(Task description):
The reply should repeat all of the data word for word, with no pictures.

:: Data section

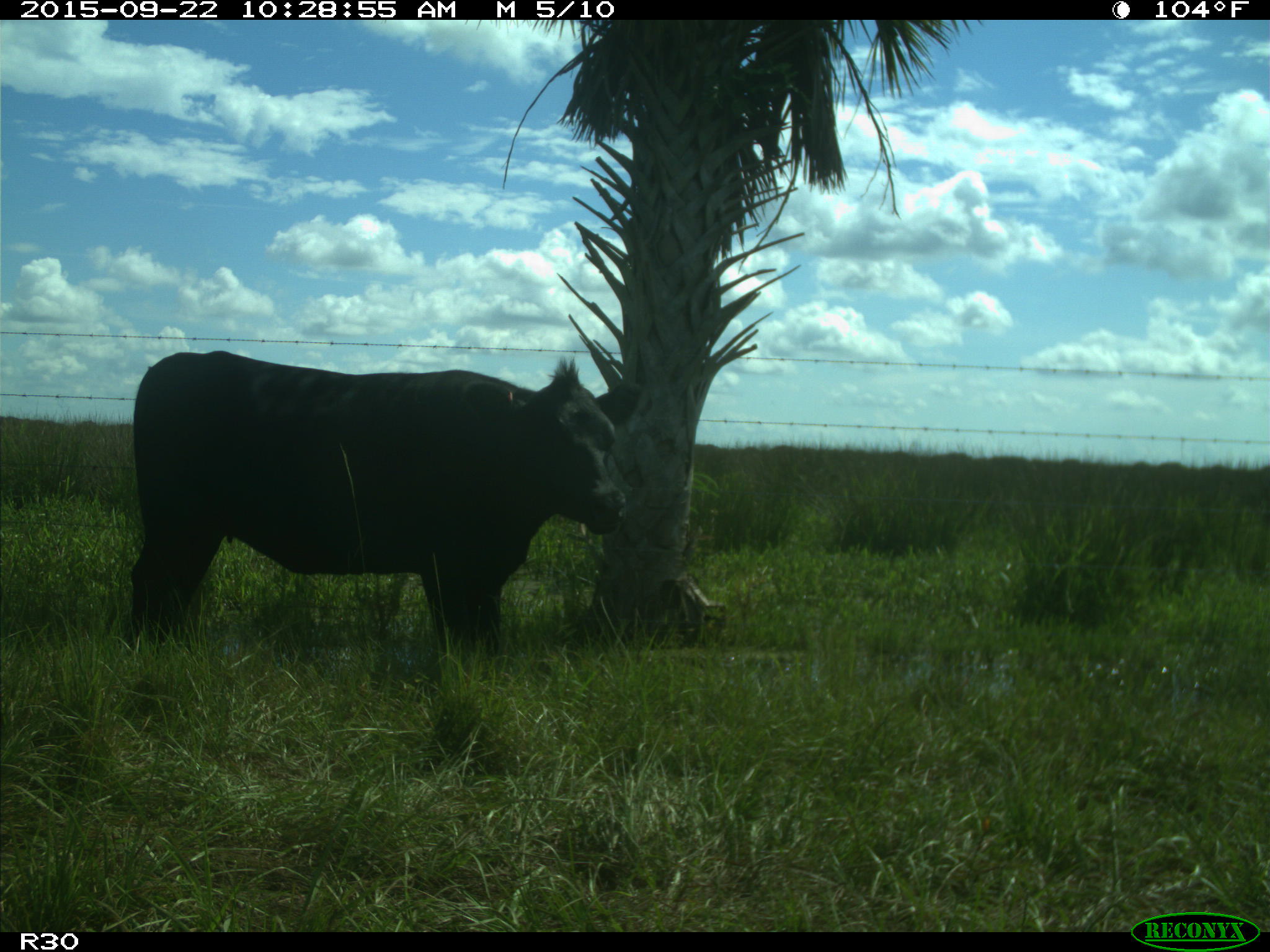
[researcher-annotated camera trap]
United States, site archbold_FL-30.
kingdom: Animalia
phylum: Chordata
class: Mammalia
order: Artiodactyla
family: Bovidae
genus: Bos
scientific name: Bos taurus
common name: domestic cow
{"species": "Bos taurus (domestic cow)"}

::::

(Answer for the task):
[researcher-annotated camera trap]
United States, site archbold_FL-30.
kingdom: Animalia
phylum: Chordata
class: Mammalia
order: Artiodactyla
family: Bovidae
genus: Bos
scientific name: Bos taurus
common name: domestic cow
{"species": "Bos taurus (domestic cow)"}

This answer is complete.